Postwar modernism was largely redefined by a small group of Italian architects who believed that design should be innovative, playful, and above all, sexy. Think of the Brionvega radio, brainchild of Marco Zanuso and German designer Richard Sapper, the Elda chair by Joe Colombo, and the Castiglioni brothers’ iconic Arco floor lamp. Another member of this Milan- design mafia is Cini Boeri, a graduate of the city’s prestigious Politecnico and longtime collaborator with Zanuso. Less celebrated than many of her colleagues, Ms. Boeri nonetheless produced an oeuvre that runs the gamut from civil architecture to industrial design. She probably is best known for her chic reboot of the Knoll showrooms in the 1970s, although her furniture designs, whether vintage or contemporary, still resonate with collectors and interior designers. For Blade Runner fans, though, Boeri’s most stunning creation is the scene-stealing glass from which Rick Deckard, played by Harrison Ford, swills his Johnnie Walker.
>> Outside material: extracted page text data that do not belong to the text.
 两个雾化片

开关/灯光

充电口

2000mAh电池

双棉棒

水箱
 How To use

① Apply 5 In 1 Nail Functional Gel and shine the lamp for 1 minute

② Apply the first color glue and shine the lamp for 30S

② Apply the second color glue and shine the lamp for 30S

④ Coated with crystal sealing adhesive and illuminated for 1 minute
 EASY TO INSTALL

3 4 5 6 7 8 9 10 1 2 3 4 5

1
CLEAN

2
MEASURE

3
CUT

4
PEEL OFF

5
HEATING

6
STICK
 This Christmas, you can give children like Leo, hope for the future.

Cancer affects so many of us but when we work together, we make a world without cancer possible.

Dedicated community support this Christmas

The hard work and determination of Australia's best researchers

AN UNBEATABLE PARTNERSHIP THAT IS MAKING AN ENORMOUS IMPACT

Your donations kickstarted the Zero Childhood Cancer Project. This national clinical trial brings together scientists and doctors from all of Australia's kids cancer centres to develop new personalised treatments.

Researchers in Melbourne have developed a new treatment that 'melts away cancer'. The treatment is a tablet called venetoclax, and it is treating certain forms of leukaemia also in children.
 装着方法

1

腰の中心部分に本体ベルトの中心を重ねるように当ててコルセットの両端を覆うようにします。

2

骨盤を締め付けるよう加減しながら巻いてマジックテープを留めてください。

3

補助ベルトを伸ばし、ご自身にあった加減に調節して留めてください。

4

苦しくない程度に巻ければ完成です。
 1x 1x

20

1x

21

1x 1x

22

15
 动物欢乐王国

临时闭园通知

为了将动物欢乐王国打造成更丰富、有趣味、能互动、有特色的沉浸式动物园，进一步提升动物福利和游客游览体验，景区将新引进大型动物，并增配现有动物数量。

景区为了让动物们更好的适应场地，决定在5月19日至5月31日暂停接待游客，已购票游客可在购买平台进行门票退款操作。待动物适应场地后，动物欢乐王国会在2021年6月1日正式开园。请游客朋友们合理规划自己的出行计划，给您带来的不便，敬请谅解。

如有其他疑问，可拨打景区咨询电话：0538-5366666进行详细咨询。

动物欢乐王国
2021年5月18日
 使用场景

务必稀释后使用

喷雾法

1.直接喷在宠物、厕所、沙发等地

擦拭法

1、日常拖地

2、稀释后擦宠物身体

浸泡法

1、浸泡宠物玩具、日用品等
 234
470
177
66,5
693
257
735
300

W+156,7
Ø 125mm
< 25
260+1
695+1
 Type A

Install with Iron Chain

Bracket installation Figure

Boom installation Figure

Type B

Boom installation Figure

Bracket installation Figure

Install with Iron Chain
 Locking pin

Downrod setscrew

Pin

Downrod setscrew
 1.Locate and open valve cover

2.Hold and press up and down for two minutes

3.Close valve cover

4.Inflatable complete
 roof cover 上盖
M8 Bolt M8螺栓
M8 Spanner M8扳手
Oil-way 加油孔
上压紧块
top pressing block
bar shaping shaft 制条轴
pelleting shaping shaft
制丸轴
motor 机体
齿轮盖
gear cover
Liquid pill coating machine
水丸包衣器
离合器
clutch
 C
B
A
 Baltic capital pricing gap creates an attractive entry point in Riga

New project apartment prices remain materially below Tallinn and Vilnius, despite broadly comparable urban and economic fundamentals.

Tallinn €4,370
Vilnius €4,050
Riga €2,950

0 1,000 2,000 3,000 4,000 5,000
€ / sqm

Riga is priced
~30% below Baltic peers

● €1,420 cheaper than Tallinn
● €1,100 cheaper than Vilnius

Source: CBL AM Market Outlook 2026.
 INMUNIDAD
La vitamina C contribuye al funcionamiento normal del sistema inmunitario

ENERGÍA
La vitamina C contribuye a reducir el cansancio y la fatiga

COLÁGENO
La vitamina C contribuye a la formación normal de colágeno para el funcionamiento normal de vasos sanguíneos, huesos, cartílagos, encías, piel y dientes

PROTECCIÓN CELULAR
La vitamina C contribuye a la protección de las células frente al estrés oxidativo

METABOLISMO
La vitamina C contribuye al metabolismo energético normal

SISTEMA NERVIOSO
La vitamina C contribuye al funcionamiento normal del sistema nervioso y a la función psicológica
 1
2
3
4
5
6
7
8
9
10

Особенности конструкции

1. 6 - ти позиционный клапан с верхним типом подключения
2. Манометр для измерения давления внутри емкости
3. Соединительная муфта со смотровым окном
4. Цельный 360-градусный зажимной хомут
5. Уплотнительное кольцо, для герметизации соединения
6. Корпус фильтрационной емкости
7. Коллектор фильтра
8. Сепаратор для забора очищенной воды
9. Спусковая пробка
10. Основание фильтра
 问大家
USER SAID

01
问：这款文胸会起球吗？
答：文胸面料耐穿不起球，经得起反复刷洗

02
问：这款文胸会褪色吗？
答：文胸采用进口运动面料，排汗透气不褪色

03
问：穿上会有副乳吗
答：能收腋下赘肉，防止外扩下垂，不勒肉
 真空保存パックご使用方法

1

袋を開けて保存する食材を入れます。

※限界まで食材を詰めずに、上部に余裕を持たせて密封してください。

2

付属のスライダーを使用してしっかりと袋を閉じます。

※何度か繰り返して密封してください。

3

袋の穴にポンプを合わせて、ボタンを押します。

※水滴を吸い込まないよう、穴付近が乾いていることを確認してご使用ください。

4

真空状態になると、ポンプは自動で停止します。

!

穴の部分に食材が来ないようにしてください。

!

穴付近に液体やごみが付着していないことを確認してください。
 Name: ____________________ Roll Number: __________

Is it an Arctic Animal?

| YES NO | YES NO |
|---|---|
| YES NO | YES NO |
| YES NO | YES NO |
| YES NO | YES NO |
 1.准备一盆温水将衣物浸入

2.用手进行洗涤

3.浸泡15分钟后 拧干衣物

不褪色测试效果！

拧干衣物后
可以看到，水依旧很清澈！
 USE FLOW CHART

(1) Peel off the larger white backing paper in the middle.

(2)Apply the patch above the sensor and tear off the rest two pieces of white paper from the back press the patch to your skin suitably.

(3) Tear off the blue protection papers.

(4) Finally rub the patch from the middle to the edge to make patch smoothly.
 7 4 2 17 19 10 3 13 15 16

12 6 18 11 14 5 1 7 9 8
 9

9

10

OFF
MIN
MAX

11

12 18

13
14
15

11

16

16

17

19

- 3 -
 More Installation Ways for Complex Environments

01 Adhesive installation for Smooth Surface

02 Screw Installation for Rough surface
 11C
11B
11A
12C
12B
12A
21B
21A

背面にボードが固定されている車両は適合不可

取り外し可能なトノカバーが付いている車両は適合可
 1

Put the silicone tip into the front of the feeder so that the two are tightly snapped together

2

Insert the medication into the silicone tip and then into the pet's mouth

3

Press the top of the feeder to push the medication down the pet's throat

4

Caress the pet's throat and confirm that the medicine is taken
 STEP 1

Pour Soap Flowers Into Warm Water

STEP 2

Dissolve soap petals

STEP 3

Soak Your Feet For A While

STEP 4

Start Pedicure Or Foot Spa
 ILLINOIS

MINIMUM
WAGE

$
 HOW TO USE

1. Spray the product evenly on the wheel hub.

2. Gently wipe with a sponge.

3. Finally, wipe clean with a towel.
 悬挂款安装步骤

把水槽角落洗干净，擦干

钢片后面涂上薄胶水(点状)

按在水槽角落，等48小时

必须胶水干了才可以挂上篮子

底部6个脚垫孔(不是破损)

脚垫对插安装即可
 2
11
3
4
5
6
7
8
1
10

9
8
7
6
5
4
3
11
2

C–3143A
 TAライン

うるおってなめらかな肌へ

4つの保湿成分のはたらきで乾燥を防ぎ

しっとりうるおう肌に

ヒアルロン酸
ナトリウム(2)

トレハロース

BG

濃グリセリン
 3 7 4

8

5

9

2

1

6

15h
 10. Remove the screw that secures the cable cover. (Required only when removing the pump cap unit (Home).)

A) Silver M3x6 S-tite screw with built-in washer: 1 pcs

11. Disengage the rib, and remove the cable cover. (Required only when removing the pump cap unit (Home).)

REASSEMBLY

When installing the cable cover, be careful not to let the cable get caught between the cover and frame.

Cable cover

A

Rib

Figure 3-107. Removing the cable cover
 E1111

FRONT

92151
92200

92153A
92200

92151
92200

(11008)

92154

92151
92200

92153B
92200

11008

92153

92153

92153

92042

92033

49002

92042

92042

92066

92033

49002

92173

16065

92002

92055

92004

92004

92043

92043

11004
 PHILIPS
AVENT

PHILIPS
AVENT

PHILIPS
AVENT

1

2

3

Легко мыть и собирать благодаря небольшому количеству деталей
Personally picked by director Ridley Scott, this exquisite piece of crystal looks as if it were designed on a Mac running 3-D CAD software. In reality it’s a mouth-blown, hand-cut piece of Old World art from one of Italy’s most precious glass boutiques, Arnolfo di Cambio. Introduced in 1973, the CIBI Double Old Fashion glass — so not old-fashioned — is a paragon of modernism that references plane geometry, origami, and now a scene in the most famous sci-fi film noir ever made. And if your preference after a hard day of hunting replicants is a vodka tonic or a Patrón neat, highball and shot glasses are also available.